▸ Exercise description:
Retype all of the listing exactly, with no pictures.

:::

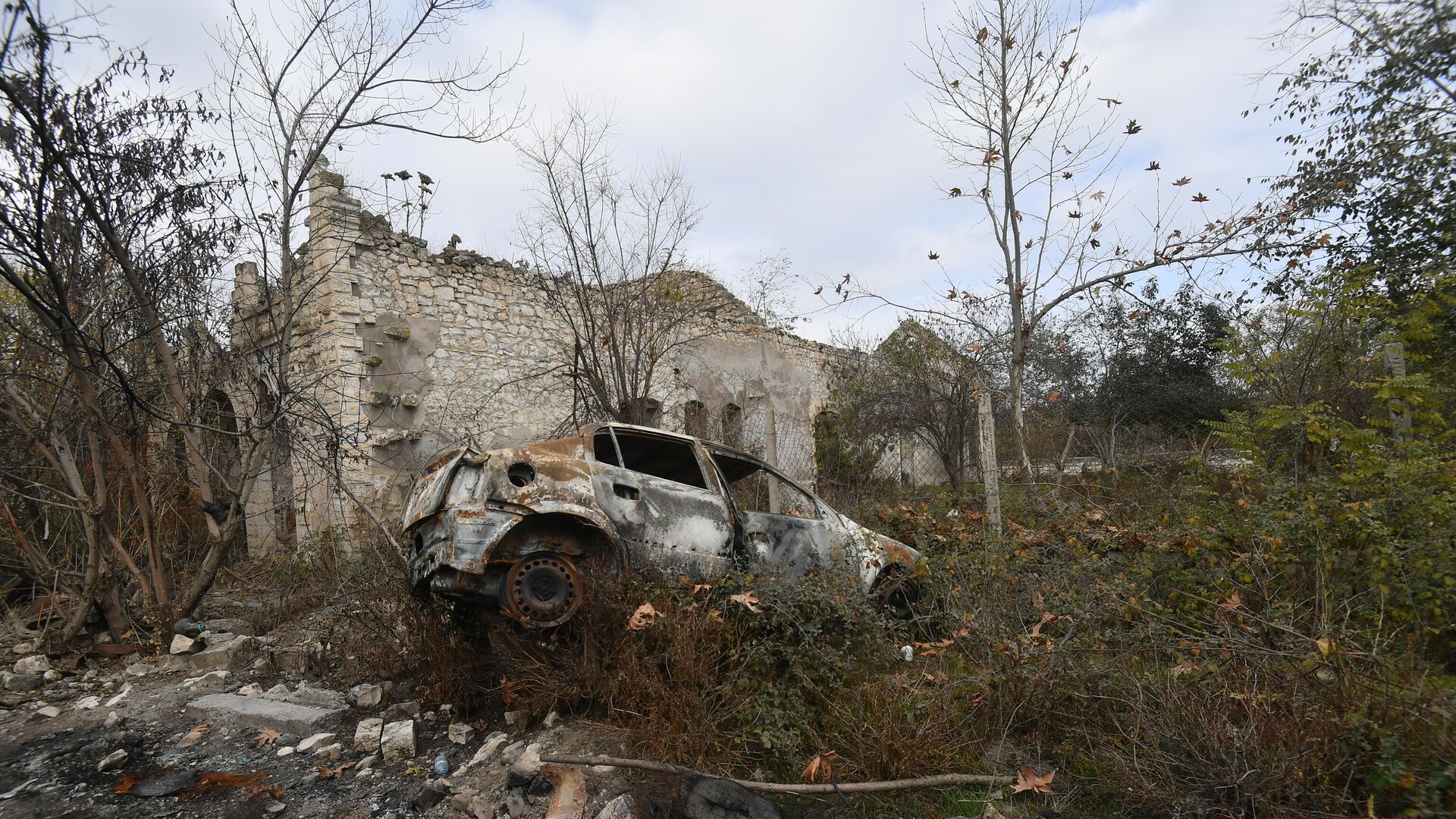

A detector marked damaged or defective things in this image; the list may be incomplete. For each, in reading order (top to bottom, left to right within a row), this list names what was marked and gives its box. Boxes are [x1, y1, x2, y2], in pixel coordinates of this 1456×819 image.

burned car [399, 419, 920, 623]
charred car front end [399, 419, 920, 623]
rusted car body [401, 419, 920, 623]
rusted metal sheet [401, 419, 920, 623]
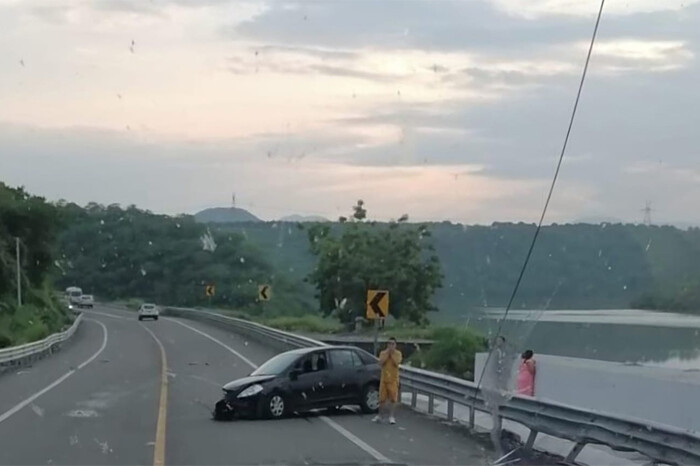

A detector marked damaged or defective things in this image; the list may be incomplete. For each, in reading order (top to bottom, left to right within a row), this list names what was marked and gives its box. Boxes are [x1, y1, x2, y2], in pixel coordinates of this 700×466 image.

crashed car [213, 346, 380, 418]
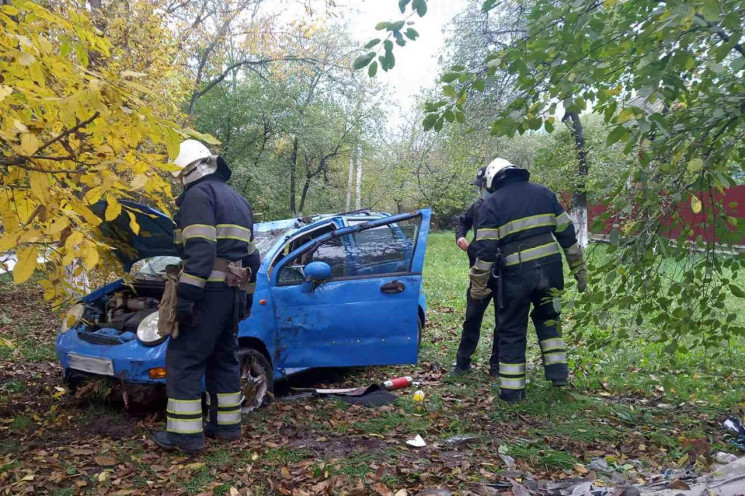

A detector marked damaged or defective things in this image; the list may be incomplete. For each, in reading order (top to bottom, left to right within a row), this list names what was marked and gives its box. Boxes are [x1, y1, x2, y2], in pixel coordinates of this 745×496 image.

crashed blue car [56, 202, 430, 410]
damaged car door [268, 209, 430, 368]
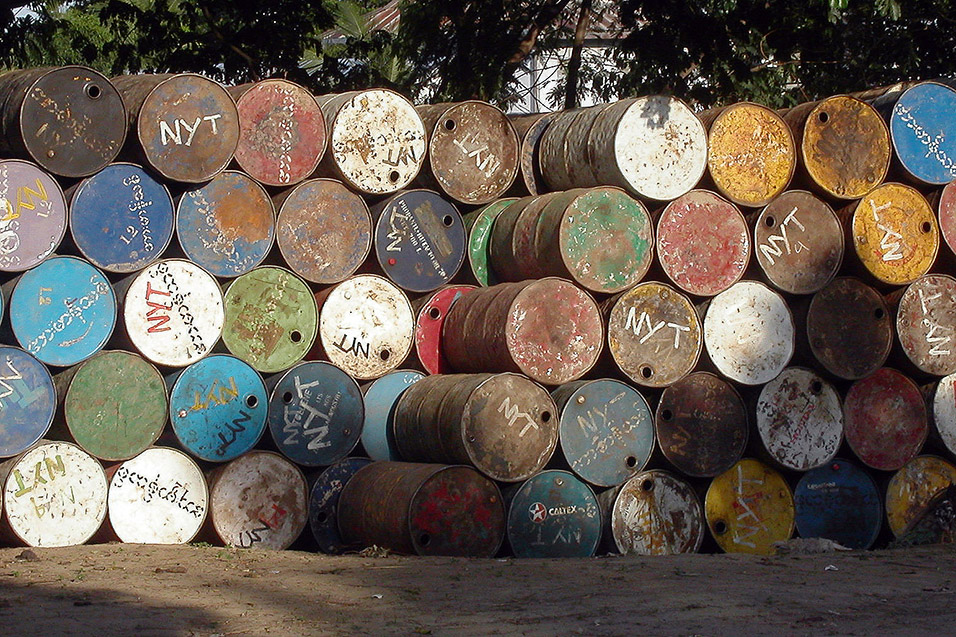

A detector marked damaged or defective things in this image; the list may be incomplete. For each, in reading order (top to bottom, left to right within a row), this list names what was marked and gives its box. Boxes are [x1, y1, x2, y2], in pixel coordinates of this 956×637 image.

rusty metal drum [0, 65, 126, 176]
rusty metal drum [111, 75, 239, 185]
rusty metal drum [230, 77, 326, 186]
rusty metal drum [318, 89, 426, 194]
rusty metal drum [416, 100, 520, 204]
rusty metal drum [704, 101, 800, 206]
rusty metal drum [780, 94, 892, 198]
rusty metal drum [0, 159, 67, 270]
rusty metal drum [71, 163, 177, 272]
rusty metal drum [177, 170, 274, 278]
rusty metal drum [274, 178, 372, 284]
rusty metal drum [370, 186, 466, 290]
rusty metal drum [660, 190, 752, 296]
rusty metal drum [760, 190, 840, 294]
rusty metal drum [848, 181, 936, 286]
rusty metal drum [10, 256, 115, 368]
rusty metal drum [119, 258, 222, 368]
rusty metal drum [318, 272, 414, 378]
rusty metal drum [442, 280, 604, 388]
rusty metal drum [604, 282, 704, 388]
rusty metal drum [704, 280, 792, 386]
rusty metal drum [896, 272, 956, 372]
rusty metal drum [0, 348, 55, 458]
rusty metal drum [61, 350, 168, 460]
rusty metal drum [169, 352, 268, 462]
rusty metal drum [268, 362, 364, 468]
rusty metal drum [394, 372, 556, 482]
rusty metal drum [552, 378, 656, 486]
rusty metal drum [656, 372, 748, 476]
rusty metal drum [760, 366, 840, 470]
rusty metal drum [844, 368, 928, 472]
rusty metal drum [0, 442, 107, 548]
rusty metal drum [111, 444, 210, 544]
rusty metal drum [207, 450, 308, 548]
rusty metal drum [338, 462, 508, 556]
rusty metal drum [508, 468, 596, 556]
rusty metal drum [608, 470, 704, 556]
rusty metal drum [704, 458, 796, 552]
rusty metal drum [792, 460, 880, 548]
rusty metal drum [880, 452, 956, 536]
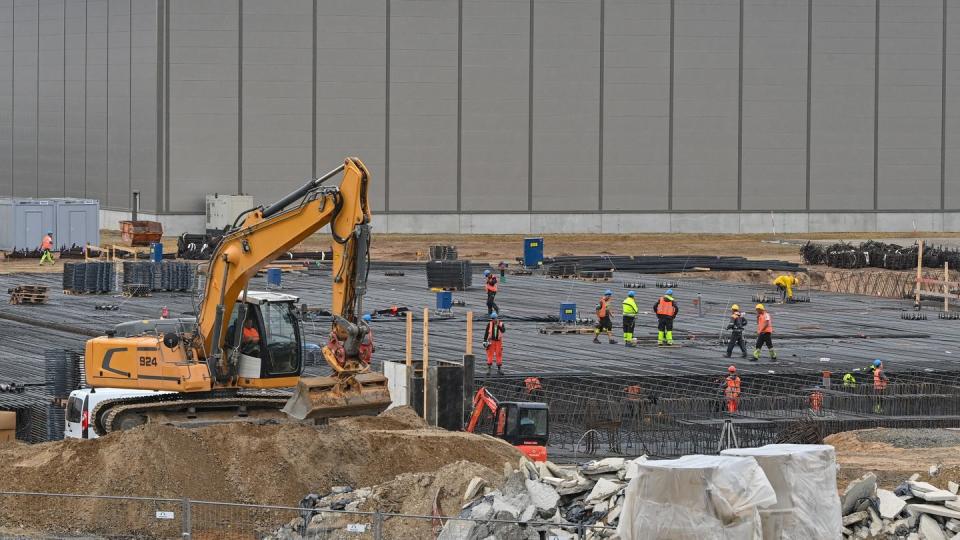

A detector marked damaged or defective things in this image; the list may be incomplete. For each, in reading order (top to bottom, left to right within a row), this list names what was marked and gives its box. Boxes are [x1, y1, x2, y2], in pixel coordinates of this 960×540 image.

broken concrete slab [840, 472, 876, 516]
broken concrete slab [876, 488, 908, 520]
broken concrete slab [920, 512, 948, 540]
broken concrete slab [912, 504, 960, 520]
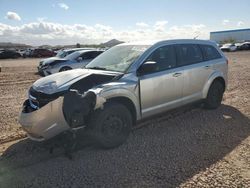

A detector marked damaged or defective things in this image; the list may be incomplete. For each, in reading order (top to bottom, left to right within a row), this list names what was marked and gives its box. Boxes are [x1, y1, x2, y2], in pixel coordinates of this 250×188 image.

damaged front end [19, 72, 117, 141]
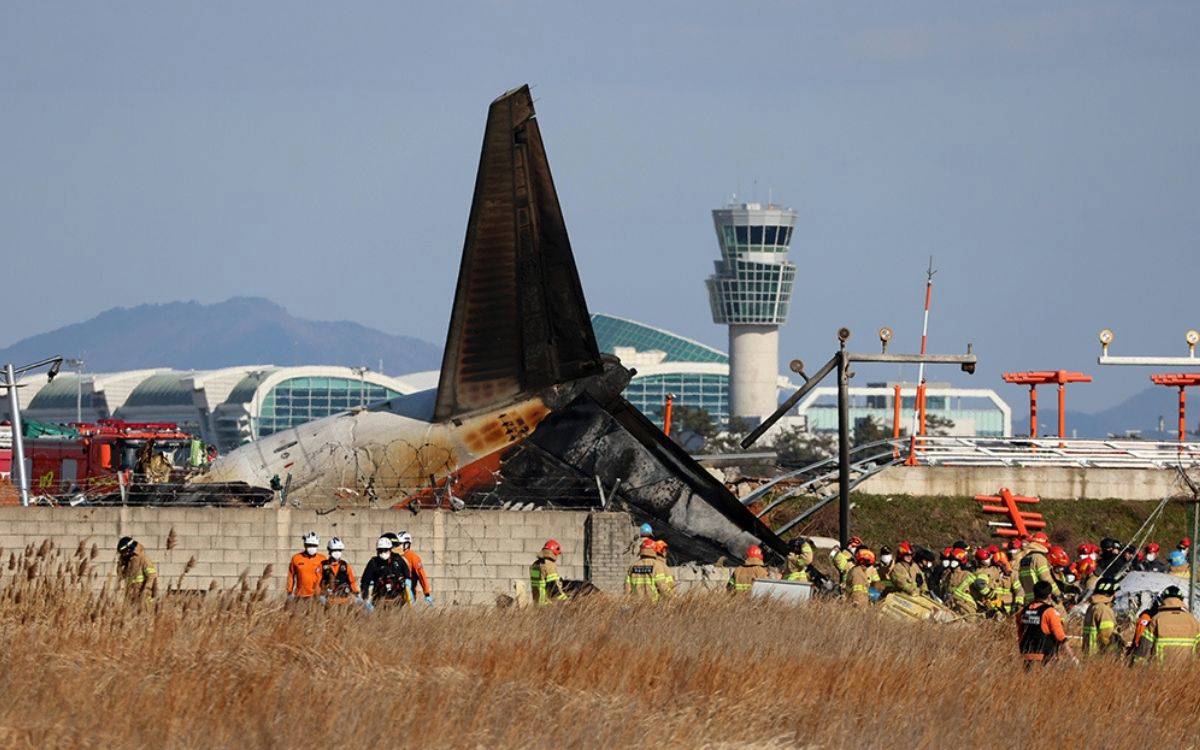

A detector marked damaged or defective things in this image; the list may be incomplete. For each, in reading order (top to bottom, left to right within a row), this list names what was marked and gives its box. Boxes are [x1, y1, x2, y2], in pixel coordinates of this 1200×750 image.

burned aircraft tail [434, 86, 604, 426]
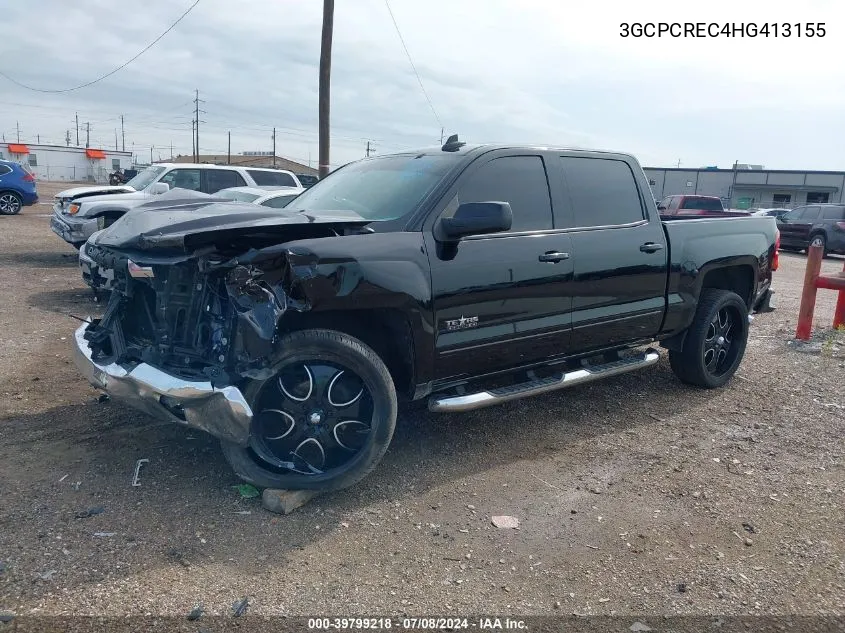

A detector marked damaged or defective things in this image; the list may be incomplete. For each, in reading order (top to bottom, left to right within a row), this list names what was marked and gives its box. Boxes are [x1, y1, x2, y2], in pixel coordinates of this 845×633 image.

crushed front bumper [71, 324, 251, 442]
truck front end damage [73, 205, 372, 442]
dented hood [91, 201, 370, 253]
damaged black pickup truck [74, 141, 780, 492]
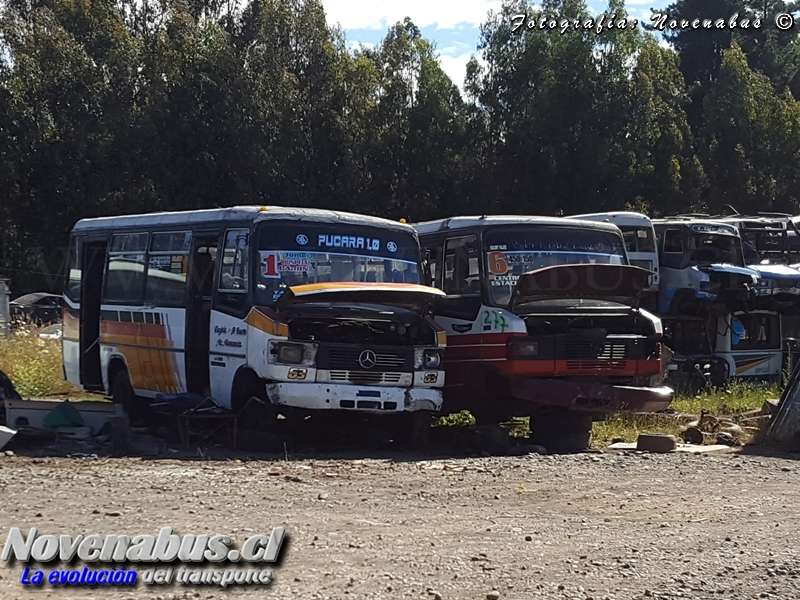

:::

▸ Answer to this exercise:
A detector marked damaged or defective things in this image; the list may be incomplete. For each, in reading order (top to bottom, left to right within a row), this list names what was marked and gives its box. Boxes are [x1, y1, x2, y2], in pixel coordinates of this 1456×819 image.

burned car [399, 419, 920, 623]
charred car front end [399, 419, 920, 623]
rusted car body [401, 419, 920, 623]
rusted metal sheet [401, 419, 920, 623]

A detector marked damaged or defective things in this image; the list may be incomplete. For each, in reading order (top to bottom, left to right within a row), this list names what was marked and gives its box. Boxes are [x1, y1, x2, y2], in pixel coordinates of this 700×466 image.

crashed car [213, 346, 380, 418]

A detector marked damaged or defective things in this image; the list may be incomplete. For each, in reading order (top to bottom, left to right within a row), this list names what was marked and gives its box. Boxes are [x1, y1, x2, y2], in pixel coordinates of this 745×496 image.

crashed blue car [56, 202, 430, 410]
damaged car door [268, 209, 430, 368]

A detector marked damaged or defective things in this image; the list may be incomplete. For each, in reading order (top to bottom, left to right within a row), this list names what was marked and gives its box. Boxes are [x1, y1, x2, y2], in pixel coordinates of this 956×637 image.

rusty metal drum [0, 65, 126, 176]
rusty metal drum [111, 75, 239, 185]
rusty metal drum [230, 77, 326, 186]
rusty metal drum [318, 89, 426, 194]
rusty metal drum [416, 100, 520, 204]
rusty metal drum [704, 101, 800, 206]
rusty metal drum [780, 94, 892, 198]
rusty metal drum [0, 159, 67, 270]
rusty metal drum [71, 163, 177, 272]
rusty metal drum [177, 170, 274, 278]
rusty metal drum [274, 178, 372, 284]
rusty metal drum [370, 186, 466, 290]
rusty metal drum [660, 190, 752, 296]
rusty metal drum [760, 190, 840, 294]
rusty metal drum [848, 181, 936, 286]
rusty metal drum [10, 256, 115, 368]
rusty metal drum [119, 258, 222, 368]
rusty metal drum [318, 272, 414, 378]
rusty metal drum [442, 280, 604, 388]
rusty metal drum [604, 282, 704, 388]
rusty metal drum [704, 280, 792, 386]
rusty metal drum [896, 272, 956, 372]
rusty metal drum [0, 348, 55, 458]
rusty metal drum [61, 350, 168, 460]
rusty metal drum [169, 352, 268, 462]
rusty metal drum [268, 362, 364, 468]
rusty metal drum [394, 372, 556, 482]
rusty metal drum [552, 378, 656, 486]
rusty metal drum [656, 372, 748, 476]
rusty metal drum [760, 366, 840, 470]
rusty metal drum [844, 368, 928, 472]
rusty metal drum [0, 442, 107, 548]
rusty metal drum [111, 444, 210, 544]
rusty metal drum [207, 450, 308, 548]
rusty metal drum [338, 462, 508, 556]
rusty metal drum [508, 468, 596, 556]
rusty metal drum [608, 470, 704, 556]
rusty metal drum [704, 458, 796, 552]
rusty metal drum [792, 460, 880, 548]
rusty metal drum [880, 452, 956, 536]

A detector marked damaged or defective things in this image; the list may be incomplete. For each, in reading order (top to bottom, left to right within a row), this list names what was marked and gives its box. Boxes are [x1, y1, x2, y2], in pixel coordinates of this 960×540 image.

broken concrete slab [840, 472, 876, 516]
broken concrete slab [876, 488, 908, 520]
broken concrete slab [920, 512, 948, 540]
broken concrete slab [912, 504, 960, 520]

A detector marked damaged or defective things in this image; the list may be incomplete. For each, in reading order (top to bottom, left to right within a row), this list names what was marked and gives its box. Boxes are [x1, y1, x2, y2], in pixel coordinates of this 250×188 image.

damaged front end [19, 72, 117, 141]

A detector marked damaged or defective things in this image; the list may be incomplete. For each, in reading order (top to bottom, left to right within a row), this list names what was marked and gives its box. Boxes are [x1, y1, x2, y2], in pixel coordinates of this 1200×750 image.

burned aircraft tail [434, 86, 604, 426]

A detector marked damaged or defective things in this image; the list may be incomplete. For each, in reading order (top to bottom, left to right within a row), this list names what was marked and gives its box. Boxes are [x1, y1, x2, y2], in pixel coordinates of this 845×633 image.

crushed front bumper [71, 324, 251, 442]
truck front end damage [73, 205, 372, 442]
dented hood [91, 201, 370, 253]
damaged black pickup truck [74, 141, 780, 492]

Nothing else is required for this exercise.